En effet, sans ces mesures de sagesse, les pre­miers mois, les mères sont à 95 % mères et à 5 % femmes. Il fau­drait qu’elles soient à 50 % l’une et à 50 % l’autre. Il n’est pas bon que l’en­fant soit la seule source de satis­fac­tion de sa mère. S’il y avait un mes­sage à lan­cer, pour Aldo Naouri, ce serait celui-ci :

« Soyez un couple, vous serez de meilleurs parents. »
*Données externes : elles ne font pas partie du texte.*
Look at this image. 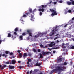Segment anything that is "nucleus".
Returning a JSON list of instances; mask_svg holds the SVG:
<instances>
[{"label":"nucleus","instance_id":"f257e3e1","mask_svg":"<svg viewBox=\"0 0 74 74\" xmlns=\"http://www.w3.org/2000/svg\"><path fill=\"white\" fill-rule=\"evenodd\" d=\"M67 64V63L65 62L64 63H62L58 64L57 66V70H60V71H64L65 69V68L64 66H63V65H65L66 66Z\"/></svg>","mask_w":74,"mask_h":74},{"label":"nucleus","instance_id":"f03ea898","mask_svg":"<svg viewBox=\"0 0 74 74\" xmlns=\"http://www.w3.org/2000/svg\"><path fill=\"white\" fill-rule=\"evenodd\" d=\"M58 29L57 28V26L53 28V29L52 30L51 32H50V36H52L55 33L58 32Z\"/></svg>","mask_w":74,"mask_h":74},{"label":"nucleus","instance_id":"7ed1b4c3","mask_svg":"<svg viewBox=\"0 0 74 74\" xmlns=\"http://www.w3.org/2000/svg\"><path fill=\"white\" fill-rule=\"evenodd\" d=\"M47 34V33H41L40 32H38V34H37V35L35 36V38H37L39 37H41L42 36H45V34Z\"/></svg>","mask_w":74,"mask_h":74},{"label":"nucleus","instance_id":"20e7f679","mask_svg":"<svg viewBox=\"0 0 74 74\" xmlns=\"http://www.w3.org/2000/svg\"><path fill=\"white\" fill-rule=\"evenodd\" d=\"M50 10L51 12H53L52 14L51 15V16H53L54 15H57V13H56V10L52 9H50Z\"/></svg>","mask_w":74,"mask_h":74},{"label":"nucleus","instance_id":"39448f33","mask_svg":"<svg viewBox=\"0 0 74 74\" xmlns=\"http://www.w3.org/2000/svg\"><path fill=\"white\" fill-rule=\"evenodd\" d=\"M28 62H27L28 67H31L32 65V60L30 59H28Z\"/></svg>","mask_w":74,"mask_h":74},{"label":"nucleus","instance_id":"423d86ee","mask_svg":"<svg viewBox=\"0 0 74 74\" xmlns=\"http://www.w3.org/2000/svg\"><path fill=\"white\" fill-rule=\"evenodd\" d=\"M57 67H58V66H57L56 67V69H54L53 70L51 71L50 73V74H52V73H53V72H55V71H60V70H57Z\"/></svg>","mask_w":74,"mask_h":74},{"label":"nucleus","instance_id":"0eeeda50","mask_svg":"<svg viewBox=\"0 0 74 74\" xmlns=\"http://www.w3.org/2000/svg\"><path fill=\"white\" fill-rule=\"evenodd\" d=\"M59 47H53L51 49H50L49 48H48V49L49 50V51H51L52 49H59Z\"/></svg>","mask_w":74,"mask_h":74},{"label":"nucleus","instance_id":"6e6552de","mask_svg":"<svg viewBox=\"0 0 74 74\" xmlns=\"http://www.w3.org/2000/svg\"><path fill=\"white\" fill-rule=\"evenodd\" d=\"M54 45H55V42H51V44H49V45L50 47H53Z\"/></svg>","mask_w":74,"mask_h":74},{"label":"nucleus","instance_id":"1a4fd4ad","mask_svg":"<svg viewBox=\"0 0 74 74\" xmlns=\"http://www.w3.org/2000/svg\"><path fill=\"white\" fill-rule=\"evenodd\" d=\"M42 54L43 55H46V54H49V53H51V52H42Z\"/></svg>","mask_w":74,"mask_h":74},{"label":"nucleus","instance_id":"9d476101","mask_svg":"<svg viewBox=\"0 0 74 74\" xmlns=\"http://www.w3.org/2000/svg\"><path fill=\"white\" fill-rule=\"evenodd\" d=\"M9 68L10 69H14L15 68V66H13L9 65Z\"/></svg>","mask_w":74,"mask_h":74},{"label":"nucleus","instance_id":"9b49d317","mask_svg":"<svg viewBox=\"0 0 74 74\" xmlns=\"http://www.w3.org/2000/svg\"><path fill=\"white\" fill-rule=\"evenodd\" d=\"M27 32H28V33H29V34L30 36H32V33H30V30H27Z\"/></svg>","mask_w":74,"mask_h":74},{"label":"nucleus","instance_id":"f8f14e48","mask_svg":"<svg viewBox=\"0 0 74 74\" xmlns=\"http://www.w3.org/2000/svg\"><path fill=\"white\" fill-rule=\"evenodd\" d=\"M39 11H42V12H44V9L43 8H40L38 9Z\"/></svg>","mask_w":74,"mask_h":74},{"label":"nucleus","instance_id":"ddd939ff","mask_svg":"<svg viewBox=\"0 0 74 74\" xmlns=\"http://www.w3.org/2000/svg\"><path fill=\"white\" fill-rule=\"evenodd\" d=\"M31 17L32 18V19H30L33 22L34 21V18H33V16L31 15Z\"/></svg>","mask_w":74,"mask_h":74},{"label":"nucleus","instance_id":"4468645a","mask_svg":"<svg viewBox=\"0 0 74 74\" xmlns=\"http://www.w3.org/2000/svg\"><path fill=\"white\" fill-rule=\"evenodd\" d=\"M11 62L12 63V64H14L15 63V62H16L15 61V60H12Z\"/></svg>","mask_w":74,"mask_h":74},{"label":"nucleus","instance_id":"2eb2a0df","mask_svg":"<svg viewBox=\"0 0 74 74\" xmlns=\"http://www.w3.org/2000/svg\"><path fill=\"white\" fill-rule=\"evenodd\" d=\"M40 65L41 63H38V62H37L36 64V66H40Z\"/></svg>","mask_w":74,"mask_h":74},{"label":"nucleus","instance_id":"dca6fc26","mask_svg":"<svg viewBox=\"0 0 74 74\" xmlns=\"http://www.w3.org/2000/svg\"><path fill=\"white\" fill-rule=\"evenodd\" d=\"M65 45L64 44V43H63L62 46V48H66V47L65 46Z\"/></svg>","mask_w":74,"mask_h":74},{"label":"nucleus","instance_id":"f3484780","mask_svg":"<svg viewBox=\"0 0 74 74\" xmlns=\"http://www.w3.org/2000/svg\"><path fill=\"white\" fill-rule=\"evenodd\" d=\"M23 37V36H20L19 38V39L20 40H23V38H22Z\"/></svg>","mask_w":74,"mask_h":74},{"label":"nucleus","instance_id":"a211bd4d","mask_svg":"<svg viewBox=\"0 0 74 74\" xmlns=\"http://www.w3.org/2000/svg\"><path fill=\"white\" fill-rule=\"evenodd\" d=\"M27 15H28V13H27L25 14H24L23 15V17H27Z\"/></svg>","mask_w":74,"mask_h":74},{"label":"nucleus","instance_id":"6ab92c4d","mask_svg":"<svg viewBox=\"0 0 74 74\" xmlns=\"http://www.w3.org/2000/svg\"><path fill=\"white\" fill-rule=\"evenodd\" d=\"M62 58H60V59H58V63L59 62H62Z\"/></svg>","mask_w":74,"mask_h":74},{"label":"nucleus","instance_id":"aec40b11","mask_svg":"<svg viewBox=\"0 0 74 74\" xmlns=\"http://www.w3.org/2000/svg\"><path fill=\"white\" fill-rule=\"evenodd\" d=\"M11 34L10 33H8V37H11Z\"/></svg>","mask_w":74,"mask_h":74},{"label":"nucleus","instance_id":"412c9836","mask_svg":"<svg viewBox=\"0 0 74 74\" xmlns=\"http://www.w3.org/2000/svg\"><path fill=\"white\" fill-rule=\"evenodd\" d=\"M2 56H5V58H6V57H7V55L3 54L2 55Z\"/></svg>","mask_w":74,"mask_h":74},{"label":"nucleus","instance_id":"4be33fe9","mask_svg":"<svg viewBox=\"0 0 74 74\" xmlns=\"http://www.w3.org/2000/svg\"><path fill=\"white\" fill-rule=\"evenodd\" d=\"M27 56V53H25L24 54V57H26Z\"/></svg>","mask_w":74,"mask_h":74},{"label":"nucleus","instance_id":"5701e85b","mask_svg":"<svg viewBox=\"0 0 74 74\" xmlns=\"http://www.w3.org/2000/svg\"><path fill=\"white\" fill-rule=\"evenodd\" d=\"M67 4H68V5H71V2H70L68 1L67 2Z\"/></svg>","mask_w":74,"mask_h":74},{"label":"nucleus","instance_id":"b1692460","mask_svg":"<svg viewBox=\"0 0 74 74\" xmlns=\"http://www.w3.org/2000/svg\"><path fill=\"white\" fill-rule=\"evenodd\" d=\"M40 47H41L42 48H45V47H44V46H43V45L42 44H41L40 45Z\"/></svg>","mask_w":74,"mask_h":74},{"label":"nucleus","instance_id":"393cba45","mask_svg":"<svg viewBox=\"0 0 74 74\" xmlns=\"http://www.w3.org/2000/svg\"><path fill=\"white\" fill-rule=\"evenodd\" d=\"M15 32H17L18 30V28H16L14 29Z\"/></svg>","mask_w":74,"mask_h":74},{"label":"nucleus","instance_id":"a878e982","mask_svg":"<svg viewBox=\"0 0 74 74\" xmlns=\"http://www.w3.org/2000/svg\"><path fill=\"white\" fill-rule=\"evenodd\" d=\"M40 57L39 58V59H40V58H42L43 56H42V54H40Z\"/></svg>","mask_w":74,"mask_h":74},{"label":"nucleus","instance_id":"bb28decb","mask_svg":"<svg viewBox=\"0 0 74 74\" xmlns=\"http://www.w3.org/2000/svg\"><path fill=\"white\" fill-rule=\"evenodd\" d=\"M19 56H20V58H21V57L22 56V54L21 53H19Z\"/></svg>","mask_w":74,"mask_h":74},{"label":"nucleus","instance_id":"cd10ccee","mask_svg":"<svg viewBox=\"0 0 74 74\" xmlns=\"http://www.w3.org/2000/svg\"><path fill=\"white\" fill-rule=\"evenodd\" d=\"M67 12H69V13H71V10H69Z\"/></svg>","mask_w":74,"mask_h":74},{"label":"nucleus","instance_id":"c85d7f7f","mask_svg":"<svg viewBox=\"0 0 74 74\" xmlns=\"http://www.w3.org/2000/svg\"><path fill=\"white\" fill-rule=\"evenodd\" d=\"M70 41H72V40H73V41H74V38H72L71 39H69Z\"/></svg>","mask_w":74,"mask_h":74},{"label":"nucleus","instance_id":"c756f323","mask_svg":"<svg viewBox=\"0 0 74 74\" xmlns=\"http://www.w3.org/2000/svg\"><path fill=\"white\" fill-rule=\"evenodd\" d=\"M42 8H45L47 7V5H45V6L44 5H42Z\"/></svg>","mask_w":74,"mask_h":74},{"label":"nucleus","instance_id":"7c9ffc66","mask_svg":"<svg viewBox=\"0 0 74 74\" xmlns=\"http://www.w3.org/2000/svg\"><path fill=\"white\" fill-rule=\"evenodd\" d=\"M10 53V52L8 51H5L6 54H8V53Z\"/></svg>","mask_w":74,"mask_h":74},{"label":"nucleus","instance_id":"2f4dec72","mask_svg":"<svg viewBox=\"0 0 74 74\" xmlns=\"http://www.w3.org/2000/svg\"><path fill=\"white\" fill-rule=\"evenodd\" d=\"M68 49H71V45H69L68 47Z\"/></svg>","mask_w":74,"mask_h":74},{"label":"nucleus","instance_id":"473e14b6","mask_svg":"<svg viewBox=\"0 0 74 74\" xmlns=\"http://www.w3.org/2000/svg\"><path fill=\"white\" fill-rule=\"evenodd\" d=\"M12 38L13 39V40H14V39H15V38H16V37H14L13 35H12Z\"/></svg>","mask_w":74,"mask_h":74},{"label":"nucleus","instance_id":"72a5a7b5","mask_svg":"<svg viewBox=\"0 0 74 74\" xmlns=\"http://www.w3.org/2000/svg\"><path fill=\"white\" fill-rule=\"evenodd\" d=\"M68 36L69 38H71V36L70 35H69Z\"/></svg>","mask_w":74,"mask_h":74},{"label":"nucleus","instance_id":"f704fd0d","mask_svg":"<svg viewBox=\"0 0 74 74\" xmlns=\"http://www.w3.org/2000/svg\"><path fill=\"white\" fill-rule=\"evenodd\" d=\"M14 34H15V35H17V33L16 32H14Z\"/></svg>","mask_w":74,"mask_h":74},{"label":"nucleus","instance_id":"c9c22d12","mask_svg":"<svg viewBox=\"0 0 74 74\" xmlns=\"http://www.w3.org/2000/svg\"><path fill=\"white\" fill-rule=\"evenodd\" d=\"M71 49H74V46H73L71 47Z\"/></svg>","mask_w":74,"mask_h":74},{"label":"nucleus","instance_id":"e433bc0d","mask_svg":"<svg viewBox=\"0 0 74 74\" xmlns=\"http://www.w3.org/2000/svg\"><path fill=\"white\" fill-rule=\"evenodd\" d=\"M52 3V4H53V3L55 5V4H56L57 2H53Z\"/></svg>","mask_w":74,"mask_h":74},{"label":"nucleus","instance_id":"4c0bfd02","mask_svg":"<svg viewBox=\"0 0 74 74\" xmlns=\"http://www.w3.org/2000/svg\"><path fill=\"white\" fill-rule=\"evenodd\" d=\"M71 3L73 5H74V1H72Z\"/></svg>","mask_w":74,"mask_h":74},{"label":"nucleus","instance_id":"58836bf2","mask_svg":"<svg viewBox=\"0 0 74 74\" xmlns=\"http://www.w3.org/2000/svg\"><path fill=\"white\" fill-rule=\"evenodd\" d=\"M29 11L30 12H32V10L31 9H30L29 10Z\"/></svg>","mask_w":74,"mask_h":74},{"label":"nucleus","instance_id":"ea45409f","mask_svg":"<svg viewBox=\"0 0 74 74\" xmlns=\"http://www.w3.org/2000/svg\"><path fill=\"white\" fill-rule=\"evenodd\" d=\"M26 33H23L22 34V35L23 36H25V35H26Z\"/></svg>","mask_w":74,"mask_h":74},{"label":"nucleus","instance_id":"a19ab883","mask_svg":"<svg viewBox=\"0 0 74 74\" xmlns=\"http://www.w3.org/2000/svg\"><path fill=\"white\" fill-rule=\"evenodd\" d=\"M62 2L63 1H59V3H62Z\"/></svg>","mask_w":74,"mask_h":74},{"label":"nucleus","instance_id":"79ce46f5","mask_svg":"<svg viewBox=\"0 0 74 74\" xmlns=\"http://www.w3.org/2000/svg\"><path fill=\"white\" fill-rule=\"evenodd\" d=\"M67 26V24L65 25L64 26V27H66Z\"/></svg>","mask_w":74,"mask_h":74},{"label":"nucleus","instance_id":"37998d69","mask_svg":"<svg viewBox=\"0 0 74 74\" xmlns=\"http://www.w3.org/2000/svg\"><path fill=\"white\" fill-rule=\"evenodd\" d=\"M42 14V12H40V14H40V15H41Z\"/></svg>","mask_w":74,"mask_h":74},{"label":"nucleus","instance_id":"c03bdc74","mask_svg":"<svg viewBox=\"0 0 74 74\" xmlns=\"http://www.w3.org/2000/svg\"><path fill=\"white\" fill-rule=\"evenodd\" d=\"M10 55H13V53H10Z\"/></svg>","mask_w":74,"mask_h":74},{"label":"nucleus","instance_id":"a18cd8bd","mask_svg":"<svg viewBox=\"0 0 74 74\" xmlns=\"http://www.w3.org/2000/svg\"><path fill=\"white\" fill-rule=\"evenodd\" d=\"M1 70H3V69H4V67H1Z\"/></svg>","mask_w":74,"mask_h":74},{"label":"nucleus","instance_id":"49530a36","mask_svg":"<svg viewBox=\"0 0 74 74\" xmlns=\"http://www.w3.org/2000/svg\"><path fill=\"white\" fill-rule=\"evenodd\" d=\"M7 67V65H3L4 67Z\"/></svg>","mask_w":74,"mask_h":74},{"label":"nucleus","instance_id":"de8ad7c7","mask_svg":"<svg viewBox=\"0 0 74 74\" xmlns=\"http://www.w3.org/2000/svg\"><path fill=\"white\" fill-rule=\"evenodd\" d=\"M36 10L37 9H35L34 10V11L33 12H34V11H36Z\"/></svg>","mask_w":74,"mask_h":74},{"label":"nucleus","instance_id":"09e8293b","mask_svg":"<svg viewBox=\"0 0 74 74\" xmlns=\"http://www.w3.org/2000/svg\"><path fill=\"white\" fill-rule=\"evenodd\" d=\"M38 52H41V50H40V49H39L38 50Z\"/></svg>","mask_w":74,"mask_h":74},{"label":"nucleus","instance_id":"8fccbe9b","mask_svg":"<svg viewBox=\"0 0 74 74\" xmlns=\"http://www.w3.org/2000/svg\"><path fill=\"white\" fill-rule=\"evenodd\" d=\"M33 51L34 52H36V51L35 49H33Z\"/></svg>","mask_w":74,"mask_h":74},{"label":"nucleus","instance_id":"3c124183","mask_svg":"<svg viewBox=\"0 0 74 74\" xmlns=\"http://www.w3.org/2000/svg\"><path fill=\"white\" fill-rule=\"evenodd\" d=\"M49 1H50V2H49V4H51V3H52V1H51V0H50Z\"/></svg>","mask_w":74,"mask_h":74},{"label":"nucleus","instance_id":"603ef678","mask_svg":"<svg viewBox=\"0 0 74 74\" xmlns=\"http://www.w3.org/2000/svg\"><path fill=\"white\" fill-rule=\"evenodd\" d=\"M19 53H20L21 52V50H18L17 51Z\"/></svg>","mask_w":74,"mask_h":74},{"label":"nucleus","instance_id":"864d4df0","mask_svg":"<svg viewBox=\"0 0 74 74\" xmlns=\"http://www.w3.org/2000/svg\"><path fill=\"white\" fill-rule=\"evenodd\" d=\"M58 38V37H56L55 38L54 40H56V39H57V38Z\"/></svg>","mask_w":74,"mask_h":74},{"label":"nucleus","instance_id":"5fc2aeb1","mask_svg":"<svg viewBox=\"0 0 74 74\" xmlns=\"http://www.w3.org/2000/svg\"><path fill=\"white\" fill-rule=\"evenodd\" d=\"M67 12L65 11V12L64 13L65 14H67Z\"/></svg>","mask_w":74,"mask_h":74},{"label":"nucleus","instance_id":"6e6d98bb","mask_svg":"<svg viewBox=\"0 0 74 74\" xmlns=\"http://www.w3.org/2000/svg\"><path fill=\"white\" fill-rule=\"evenodd\" d=\"M56 42H57V43H58L59 42V41L58 40H57L56 41Z\"/></svg>","mask_w":74,"mask_h":74},{"label":"nucleus","instance_id":"4d7b16f0","mask_svg":"<svg viewBox=\"0 0 74 74\" xmlns=\"http://www.w3.org/2000/svg\"><path fill=\"white\" fill-rule=\"evenodd\" d=\"M28 55H29V56H31V54H30V53H29L28 54Z\"/></svg>","mask_w":74,"mask_h":74},{"label":"nucleus","instance_id":"13d9d810","mask_svg":"<svg viewBox=\"0 0 74 74\" xmlns=\"http://www.w3.org/2000/svg\"><path fill=\"white\" fill-rule=\"evenodd\" d=\"M34 71H38V70H37V69H35L34 70Z\"/></svg>","mask_w":74,"mask_h":74},{"label":"nucleus","instance_id":"bf43d9fd","mask_svg":"<svg viewBox=\"0 0 74 74\" xmlns=\"http://www.w3.org/2000/svg\"><path fill=\"white\" fill-rule=\"evenodd\" d=\"M30 37H28L27 38V39L28 40H29V39H30Z\"/></svg>","mask_w":74,"mask_h":74},{"label":"nucleus","instance_id":"052dcab7","mask_svg":"<svg viewBox=\"0 0 74 74\" xmlns=\"http://www.w3.org/2000/svg\"><path fill=\"white\" fill-rule=\"evenodd\" d=\"M6 63V64H9V62H7Z\"/></svg>","mask_w":74,"mask_h":74},{"label":"nucleus","instance_id":"680f3d73","mask_svg":"<svg viewBox=\"0 0 74 74\" xmlns=\"http://www.w3.org/2000/svg\"><path fill=\"white\" fill-rule=\"evenodd\" d=\"M72 21H73V20H74V17H73L72 18Z\"/></svg>","mask_w":74,"mask_h":74},{"label":"nucleus","instance_id":"e2e57ef3","mask_svg":"<svg viewBox=\"0 0 74 74\" xmlns=\"http://www.w3.org/2000/svg\"><path fill=\"white\" fill-rule=\"evenodd\" d=\"M32 71L31 70L30 71V74H32Z\"/></svg>","mask_w":74,"mask_h":74},{"label":"nucleus","instance_id":"0e129e2a","mask_svg":"<svg viewBox=\"0 0 74 74\" xmlns=\"http://www.w3.org/2000/svg\"><path fill=\"white\" fill-rule=\"evenodd\" d=\"M18 63H21V61H18Z\"/></svg>","mask_w":74,"mask_h":74},{"label":"nucleus","instance_id":"69168bd1","mask_svg":"<svg viewBox=\"0 0 74 74\" xmlns=\"http://www.w3.org/2000/svg\"><path fill=\"white\" fill-rule=\"evenodd\" d=\"M19 69H22V67L21 66H20L19 67Z\"/></svg>","mask_w":74,"mask_h":74},{"label":"nucleus","instance_id":"338daca9","mask_svg":"<svg viewBox=\"0 0 74 74\" xmlns=\"http://www.w3.org/2000/svg\"><path fill=\"white\" fill-rule=\"evenodd\" d=\"M32 37L30 36V39H31V40H32Z\"/></svg>","mask_w":74,"mask_h":74},{"label":"nucleus","instance_id":"774afa93","mask_svg":"<svg viewBox=\"0 0 74 74\" xmlns=\"http://www.w3.org/2000/svg\"><path fill=\"white\" fill-rule=\"evenodd\" d=\"M70 73H71V72H70L68 73L67 74H70Z\"/></svg>","mask_w":74,"mask_h":74}]
</instances>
La pen­sée d’Aldo Naouri, sans réfé­rence chré­tienne, est cepen­dant le sub­strat natu­rel sur lequel se construit le Royaume de la grâce. Gratia non tol­lit natu­ram, sed per­fe­cit : La grâce ne détruit pas la nature, mais la par­fait. C’est fabri­quer des petits diables que de pré­tendre édu­quer ses enfants sans réfé­rence à ces redé­cou­vertes de bon sens qu’en­seigne, à contre­cou­rant de ses pré­dé­ces­seurs, cet émi­nent pédiatre.